## DOCUMENT
━━━━━━━━━━━━━━━━
Imagine, standing in front of a castle in a beautiful gown. After hours of primping, the princess is ready. The sound of a galloping horse coming down the road engulfs the air and Prince Charming arrives. Later Prince and the Princess ride off into the sunset.

Or, imagine training all season to earn a spot on a professional football team. The football player has been waiting a lifetime for this chance and now it has become a reality. All the long hours, hard workouts and late practices have all come down to this moment; it was all worth it.

These scenarios can be enhanced through the power of reading. Lifelong dreams can become a certainty through daily reading. Traveling all over the world, discovering an unknown creature, or building a vocabulary for a SAT test can be possible through a good book. One of the best weapons against illiteracy is regularly reading.

A recent study at Rialto Unified School District in San Bernardino shows that their students reach the climax of their reading capability at the end of their elementary school years, and begin to plummet, as they move from junior high to high school. (

Some students on campus are not to keen on reading or think it is a waste of time. But there are the others who love to read and cannot wait to be supplied with new literature.

In an informal poll on campus, 40 out of 50 respondents said, “Yes, I like to read.” Some of the more popular books were: The Lord of The Rings, Harry Potter and Star Wars. However some students said that they did not read unless it was a school assignment and, even then, that was a stretch.

In the past, high school teachers have focused more on English grammar, and literature. Due to recent scores, Rialto schools are trying to advert their attention back to the basics of reading. The study showed that reading development is highest in grades 6 and 9 for students whose resident language is English. The study showed a substantial decrease in reading skill in grades 9 and 10.

“Our high school principals want to learn how to channel students interests so that they can balance their social activities with their studies,” Michael Brown, the Rialto Unified School District’s assistant superintendent said. “Some of their energies may be directed in grades 9 and 10 to other interests. Social relationships, stresses, and extra-curricular activities preoccupy their time, and academic interests come in third.”
━━━━━━━━━━━━━━━━
Data entries
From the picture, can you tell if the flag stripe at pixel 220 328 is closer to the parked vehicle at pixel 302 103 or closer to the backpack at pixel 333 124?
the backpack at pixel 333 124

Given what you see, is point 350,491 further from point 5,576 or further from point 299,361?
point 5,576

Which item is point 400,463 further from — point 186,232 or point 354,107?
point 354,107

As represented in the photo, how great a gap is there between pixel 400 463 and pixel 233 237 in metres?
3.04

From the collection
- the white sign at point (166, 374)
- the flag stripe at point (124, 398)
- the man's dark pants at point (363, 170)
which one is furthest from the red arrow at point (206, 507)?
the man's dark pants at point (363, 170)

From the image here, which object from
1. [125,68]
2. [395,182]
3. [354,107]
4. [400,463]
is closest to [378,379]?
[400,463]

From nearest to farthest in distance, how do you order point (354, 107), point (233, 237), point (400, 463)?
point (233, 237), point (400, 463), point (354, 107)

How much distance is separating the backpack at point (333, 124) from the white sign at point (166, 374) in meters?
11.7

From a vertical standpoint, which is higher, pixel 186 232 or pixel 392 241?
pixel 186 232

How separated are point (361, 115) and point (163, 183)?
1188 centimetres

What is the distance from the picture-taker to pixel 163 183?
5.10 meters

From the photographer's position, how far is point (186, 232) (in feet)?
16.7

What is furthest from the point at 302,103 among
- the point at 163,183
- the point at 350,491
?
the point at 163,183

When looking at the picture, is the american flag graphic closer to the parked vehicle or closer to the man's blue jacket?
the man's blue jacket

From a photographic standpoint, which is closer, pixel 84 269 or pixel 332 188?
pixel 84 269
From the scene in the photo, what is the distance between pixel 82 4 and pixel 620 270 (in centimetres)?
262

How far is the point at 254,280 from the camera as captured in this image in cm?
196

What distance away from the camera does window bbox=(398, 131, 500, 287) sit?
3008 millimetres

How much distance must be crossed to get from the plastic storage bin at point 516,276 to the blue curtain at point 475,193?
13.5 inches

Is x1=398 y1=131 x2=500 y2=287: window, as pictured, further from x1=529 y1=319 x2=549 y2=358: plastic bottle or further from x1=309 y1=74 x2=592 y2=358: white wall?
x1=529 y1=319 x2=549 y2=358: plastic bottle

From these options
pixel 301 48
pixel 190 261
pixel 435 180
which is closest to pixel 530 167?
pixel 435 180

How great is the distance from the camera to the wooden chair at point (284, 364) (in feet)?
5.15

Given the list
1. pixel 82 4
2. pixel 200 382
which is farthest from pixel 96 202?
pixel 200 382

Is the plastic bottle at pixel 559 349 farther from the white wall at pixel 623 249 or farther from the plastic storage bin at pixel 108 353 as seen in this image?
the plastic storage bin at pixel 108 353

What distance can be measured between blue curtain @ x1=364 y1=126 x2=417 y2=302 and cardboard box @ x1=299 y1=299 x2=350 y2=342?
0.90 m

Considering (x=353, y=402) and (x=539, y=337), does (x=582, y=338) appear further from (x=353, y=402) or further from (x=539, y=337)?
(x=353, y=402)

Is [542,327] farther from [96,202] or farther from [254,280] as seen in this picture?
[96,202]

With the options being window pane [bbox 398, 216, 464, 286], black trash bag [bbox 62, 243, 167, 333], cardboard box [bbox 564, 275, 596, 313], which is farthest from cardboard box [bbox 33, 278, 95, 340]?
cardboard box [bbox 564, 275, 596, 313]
━━━━━━━━━━━━━━━━
## WRITTEN INSTRUCTION A
In the informal campus poll described in the article on student reading, how many of the 50 respondents said they like to read?
## WRITTEN INSTRUCTION B
Repeat word for word the part of the article on student reading that runs from "These scenarios can" up to and including "is regularly reading.".

## COMPLETE OUTPUT A
40 of the 50 respondents said they like to read.

## COMPLETE OUTPUT B
These scenarios can be enhanced through the power of reading. Lifelong dreams can become a certainty through daily reading. Traveling all over the world, discovering an unknown creature, or building a vocabulary for a SAT test can be possible through a good book. One of the best weapons against illiteracy is regularly reading.